▸ TEXT PASSAGE

And that's it! A simple question about the meaning of a word; this was much more a matter of grammar than theology. One has to stretch a lot to make it into a question of whether women were human or had souls. Even worse for those who try to claim it was settled by one vote (or was even a contested question), what is actually described is one bishop brought up the subject, the other bishops explained how he was wrong, and he accepted it and did not press his case. All of this is well explained in the linked article, which has been online since at least the year 2000 so it is not like the information could not be found, meaning people who propagate this false claim are with even less excuse.

Why does this blog post exist, then, if all the information is already in an online article presently available? Well, there are a few points not mentioned in it I wanted to note. While the above article goes into the original source of this error about a council arguing whether women have souls, it doesn't talk about where the even more inaccurate claim that it was decided by one vote came from. The farthest I have traced that back is a 1973 book called "The Rape of the APE" (APE stands for "American Puritan Ethic") by Allen Sherman, best known for his comedic song "Hello Muddah, Hello Fadduh". While this might not be the original source of the "decided by one vote" claim, it seems to be the one that popularized it. This book makes the following claim on page 181, italics original:

"In the year 584, in Lyons, France, 43 Catholic bishops and 20 men representing other bishops held the Council of Macon, which included the most peculiar debate since the world began, a discussion which, for nonsensical content; surely exceeded the Mad Hatter's tea party. The subject of the debate was a serious world problem of the time: Are women human? After many lengthy arguments, a vote was taken. The results were: 32 yes, 31 no. Women were declared human by one vote."

Yes, that semicolon did come after the word content despite the fact it should be a comma. Absolutely no source is made for this. Indeed, this chapter of the book, which is about various alleged mistreatment of women in the past, is filled with other inaccurate or exaggerated claims, almost all given without any citation whatsoever. Perhaps people should not uncritically take information about history from a man whose main claim to fame was making goofy novelty songs.

It's not as if people didn't know, even back then, that the claim was false. It was pointed out how the Council of Macon never debated the humanity of souls or women back in a 1916 issue of The Atlantic (January 1916, in the letters section).

But perhaps someone would object to the above counterarguments on the part of bias. After all, First Things is Christian magazine. And perhaps the person who wrote the letter to The Atlantic had their own biases also. But the requirement of evidence should be on the side of the person making the claim that there was any serious debate on whether women were human, meaning even if the sources I cited were the most biased people ever, it still wouldn't solve the issue of the lack of any primary source ever offered for the Council of Macron debating whether women are human or have souls.

▸ GIVEN PROBLEM 1
Collect every line of the listing below that contains the word "above".

(Extracted records)
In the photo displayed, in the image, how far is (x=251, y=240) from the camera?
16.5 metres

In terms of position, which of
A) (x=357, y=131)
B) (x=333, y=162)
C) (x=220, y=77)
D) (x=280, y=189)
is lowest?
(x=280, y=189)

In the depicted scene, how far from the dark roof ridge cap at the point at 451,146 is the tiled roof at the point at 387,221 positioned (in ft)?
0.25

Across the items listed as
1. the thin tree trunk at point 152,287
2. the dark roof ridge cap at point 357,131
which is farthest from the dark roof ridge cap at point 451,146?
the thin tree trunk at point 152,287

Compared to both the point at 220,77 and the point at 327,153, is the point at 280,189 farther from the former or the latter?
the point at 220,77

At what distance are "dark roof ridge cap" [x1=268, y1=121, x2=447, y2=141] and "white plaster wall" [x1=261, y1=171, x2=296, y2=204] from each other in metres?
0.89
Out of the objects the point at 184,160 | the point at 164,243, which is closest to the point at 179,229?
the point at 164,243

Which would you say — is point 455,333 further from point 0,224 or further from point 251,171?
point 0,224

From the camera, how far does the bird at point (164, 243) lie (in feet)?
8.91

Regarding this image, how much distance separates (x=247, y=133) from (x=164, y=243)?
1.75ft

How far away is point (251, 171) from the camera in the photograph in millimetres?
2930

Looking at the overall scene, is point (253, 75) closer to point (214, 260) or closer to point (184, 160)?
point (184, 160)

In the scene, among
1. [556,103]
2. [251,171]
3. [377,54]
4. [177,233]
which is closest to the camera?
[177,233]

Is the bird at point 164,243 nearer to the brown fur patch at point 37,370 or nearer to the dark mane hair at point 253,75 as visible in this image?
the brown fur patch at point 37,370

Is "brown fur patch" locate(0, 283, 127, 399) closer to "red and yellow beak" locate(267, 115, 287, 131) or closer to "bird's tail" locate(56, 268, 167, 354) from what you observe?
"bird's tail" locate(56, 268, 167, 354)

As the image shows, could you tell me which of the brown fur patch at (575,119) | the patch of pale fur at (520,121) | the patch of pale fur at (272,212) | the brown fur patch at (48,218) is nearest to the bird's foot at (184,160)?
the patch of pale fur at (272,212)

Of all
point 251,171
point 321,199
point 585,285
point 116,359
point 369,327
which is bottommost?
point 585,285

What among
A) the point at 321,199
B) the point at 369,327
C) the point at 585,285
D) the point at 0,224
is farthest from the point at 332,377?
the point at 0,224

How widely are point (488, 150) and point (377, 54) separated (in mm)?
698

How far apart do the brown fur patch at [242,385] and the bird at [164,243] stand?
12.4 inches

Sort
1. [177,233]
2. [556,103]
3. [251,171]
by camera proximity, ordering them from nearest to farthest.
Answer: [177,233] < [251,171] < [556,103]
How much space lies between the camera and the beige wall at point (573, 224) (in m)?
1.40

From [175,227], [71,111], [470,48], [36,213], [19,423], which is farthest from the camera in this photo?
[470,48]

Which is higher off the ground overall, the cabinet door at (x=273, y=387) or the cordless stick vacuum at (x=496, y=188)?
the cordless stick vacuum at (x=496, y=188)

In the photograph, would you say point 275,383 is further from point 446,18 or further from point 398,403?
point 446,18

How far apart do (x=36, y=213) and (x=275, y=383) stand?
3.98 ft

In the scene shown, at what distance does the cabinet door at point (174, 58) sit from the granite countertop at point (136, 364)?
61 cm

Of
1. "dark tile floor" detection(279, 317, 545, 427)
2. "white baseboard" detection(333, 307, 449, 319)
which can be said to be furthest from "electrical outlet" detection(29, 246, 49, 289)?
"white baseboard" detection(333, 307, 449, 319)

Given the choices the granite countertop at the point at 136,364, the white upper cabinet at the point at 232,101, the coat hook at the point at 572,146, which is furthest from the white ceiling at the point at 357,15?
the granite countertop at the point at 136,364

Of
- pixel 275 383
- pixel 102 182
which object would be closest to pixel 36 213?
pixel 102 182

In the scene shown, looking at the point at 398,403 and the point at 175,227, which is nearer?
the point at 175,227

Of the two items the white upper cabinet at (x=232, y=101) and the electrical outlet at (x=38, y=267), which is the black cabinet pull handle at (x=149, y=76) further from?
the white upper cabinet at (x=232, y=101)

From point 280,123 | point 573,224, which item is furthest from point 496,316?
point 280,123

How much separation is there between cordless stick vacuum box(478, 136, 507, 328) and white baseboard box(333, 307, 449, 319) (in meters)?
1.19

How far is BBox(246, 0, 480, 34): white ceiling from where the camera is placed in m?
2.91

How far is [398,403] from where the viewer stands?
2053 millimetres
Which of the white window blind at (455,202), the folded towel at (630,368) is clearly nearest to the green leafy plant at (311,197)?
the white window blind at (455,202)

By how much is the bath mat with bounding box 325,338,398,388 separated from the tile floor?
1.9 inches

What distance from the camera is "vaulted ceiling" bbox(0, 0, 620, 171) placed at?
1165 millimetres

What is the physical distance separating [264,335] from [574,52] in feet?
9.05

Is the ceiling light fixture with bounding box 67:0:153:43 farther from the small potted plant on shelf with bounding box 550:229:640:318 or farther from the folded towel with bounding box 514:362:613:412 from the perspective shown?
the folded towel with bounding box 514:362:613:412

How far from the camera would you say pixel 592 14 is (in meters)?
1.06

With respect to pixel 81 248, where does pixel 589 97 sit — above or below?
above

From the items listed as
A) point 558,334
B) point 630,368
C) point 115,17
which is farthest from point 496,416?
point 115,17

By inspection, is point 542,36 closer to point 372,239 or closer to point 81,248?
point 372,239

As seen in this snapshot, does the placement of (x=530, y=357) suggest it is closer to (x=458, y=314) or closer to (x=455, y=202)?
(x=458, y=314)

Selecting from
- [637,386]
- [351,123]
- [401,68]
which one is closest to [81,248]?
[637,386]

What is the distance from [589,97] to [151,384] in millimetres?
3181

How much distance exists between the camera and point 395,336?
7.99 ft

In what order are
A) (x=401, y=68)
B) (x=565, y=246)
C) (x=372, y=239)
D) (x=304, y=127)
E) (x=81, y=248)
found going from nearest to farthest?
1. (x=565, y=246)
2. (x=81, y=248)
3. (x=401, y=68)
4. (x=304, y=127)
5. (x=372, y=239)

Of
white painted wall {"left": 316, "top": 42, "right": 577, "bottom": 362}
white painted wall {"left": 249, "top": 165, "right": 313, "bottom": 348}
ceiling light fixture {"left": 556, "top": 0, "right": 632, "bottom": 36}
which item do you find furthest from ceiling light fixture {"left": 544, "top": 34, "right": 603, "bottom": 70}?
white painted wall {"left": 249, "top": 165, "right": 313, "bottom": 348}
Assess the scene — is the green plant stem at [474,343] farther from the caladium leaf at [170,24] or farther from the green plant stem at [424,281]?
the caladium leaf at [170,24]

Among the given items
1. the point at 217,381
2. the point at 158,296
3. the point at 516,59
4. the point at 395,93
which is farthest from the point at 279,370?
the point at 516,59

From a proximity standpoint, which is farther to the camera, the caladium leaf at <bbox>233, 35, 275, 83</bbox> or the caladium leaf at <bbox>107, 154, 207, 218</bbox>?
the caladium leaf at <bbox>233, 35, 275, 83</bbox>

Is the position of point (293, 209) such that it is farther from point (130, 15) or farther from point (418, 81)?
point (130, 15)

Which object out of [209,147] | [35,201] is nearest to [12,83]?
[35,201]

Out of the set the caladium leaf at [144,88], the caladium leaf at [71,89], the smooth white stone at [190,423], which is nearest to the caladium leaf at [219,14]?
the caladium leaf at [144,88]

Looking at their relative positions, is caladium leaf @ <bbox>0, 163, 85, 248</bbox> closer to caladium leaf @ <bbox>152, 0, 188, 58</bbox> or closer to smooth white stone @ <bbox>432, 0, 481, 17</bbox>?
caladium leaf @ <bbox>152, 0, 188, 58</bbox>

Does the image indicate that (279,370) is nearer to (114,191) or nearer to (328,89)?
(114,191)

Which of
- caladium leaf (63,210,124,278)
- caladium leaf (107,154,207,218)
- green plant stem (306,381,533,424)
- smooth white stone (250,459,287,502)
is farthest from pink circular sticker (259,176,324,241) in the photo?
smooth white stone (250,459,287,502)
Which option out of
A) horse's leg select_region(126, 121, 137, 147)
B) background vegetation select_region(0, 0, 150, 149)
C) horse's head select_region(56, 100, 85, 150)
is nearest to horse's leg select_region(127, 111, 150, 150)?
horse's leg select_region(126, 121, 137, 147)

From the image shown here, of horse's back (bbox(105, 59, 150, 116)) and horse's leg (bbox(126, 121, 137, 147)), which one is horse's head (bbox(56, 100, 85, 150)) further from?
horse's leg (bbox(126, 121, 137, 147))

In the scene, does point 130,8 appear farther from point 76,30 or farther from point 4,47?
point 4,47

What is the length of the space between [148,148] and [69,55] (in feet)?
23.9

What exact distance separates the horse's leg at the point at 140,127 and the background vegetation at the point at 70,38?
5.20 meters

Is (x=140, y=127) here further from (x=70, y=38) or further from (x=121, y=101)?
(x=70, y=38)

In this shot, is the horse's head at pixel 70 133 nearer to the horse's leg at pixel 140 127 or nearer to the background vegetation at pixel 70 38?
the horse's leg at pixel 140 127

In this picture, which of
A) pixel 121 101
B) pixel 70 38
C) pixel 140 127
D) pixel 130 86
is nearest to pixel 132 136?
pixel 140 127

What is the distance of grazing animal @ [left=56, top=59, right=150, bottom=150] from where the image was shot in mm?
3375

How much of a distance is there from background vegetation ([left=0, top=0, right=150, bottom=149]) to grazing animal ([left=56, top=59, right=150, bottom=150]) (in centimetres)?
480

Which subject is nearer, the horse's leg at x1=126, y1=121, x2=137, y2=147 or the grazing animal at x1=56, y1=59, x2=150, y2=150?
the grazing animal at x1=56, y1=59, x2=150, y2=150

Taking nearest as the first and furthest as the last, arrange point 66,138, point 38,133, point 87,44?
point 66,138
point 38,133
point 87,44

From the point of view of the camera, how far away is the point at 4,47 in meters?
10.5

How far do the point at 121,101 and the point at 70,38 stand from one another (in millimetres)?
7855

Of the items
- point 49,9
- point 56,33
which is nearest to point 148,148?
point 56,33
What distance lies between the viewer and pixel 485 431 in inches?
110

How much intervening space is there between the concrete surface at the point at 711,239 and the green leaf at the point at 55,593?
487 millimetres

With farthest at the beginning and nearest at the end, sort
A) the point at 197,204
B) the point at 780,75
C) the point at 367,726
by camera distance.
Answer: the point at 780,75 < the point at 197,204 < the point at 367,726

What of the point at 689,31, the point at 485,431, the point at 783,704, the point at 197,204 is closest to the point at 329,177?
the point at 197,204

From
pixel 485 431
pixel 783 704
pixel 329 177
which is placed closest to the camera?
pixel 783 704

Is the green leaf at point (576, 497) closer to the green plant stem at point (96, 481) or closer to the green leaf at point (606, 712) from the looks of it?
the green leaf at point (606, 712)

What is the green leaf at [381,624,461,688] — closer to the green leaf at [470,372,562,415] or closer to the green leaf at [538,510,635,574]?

▸ GIVEN PROBLEM 2
Extend the blog post about the claim that the Council of Macon debated whether women are human, picking up after its last sentence.

▸ EXERCISE ANSWER 1
With respect to pixel 81 248, where does pixel 589 97 sit — above or below?
above

▸ EXERCISE ANSWER 2
However, to let the matter be decided hopefully beyond all doubt, let's check a source that cannot be accused of bias of wanting to make Christianity or Catholicism look good in regards to its treatment of women. Specifically, I refer to "Eunuchs for the Kingdom of Heaven" by Uta Ranke-Heinemann. Now, this book has a lot of problems, making some claims that don't seem backed up by its citations or claims made without a citation I can't find verification for. For example, take this claim from it (page 187) which I have seen repeated online. Referring to Thomas Aquinas, it claims:

"And he knows what this inconvenient situation can lead to: "Because there is a higher water content in women, they are more easily seduced by sexual pleasure" (Summa Theologiae III q. 42 a. 4 ad 5). Women find it all the harder to resist sexual pleasure since they have "less strength of mind" than men (II/II q. 49 a. 4)."

Summa Theologiae III q. 42 a. 4 ad 5 has not the slightest thing to do with women, water content, or sexual pleasure (its topic is about whether it was correct or not for Jesus to leave the writing of the Bible to others). And Summa Theologiae II/II q. 49 a. 4 also says nothing about women either and is discussing the aspects of prudence.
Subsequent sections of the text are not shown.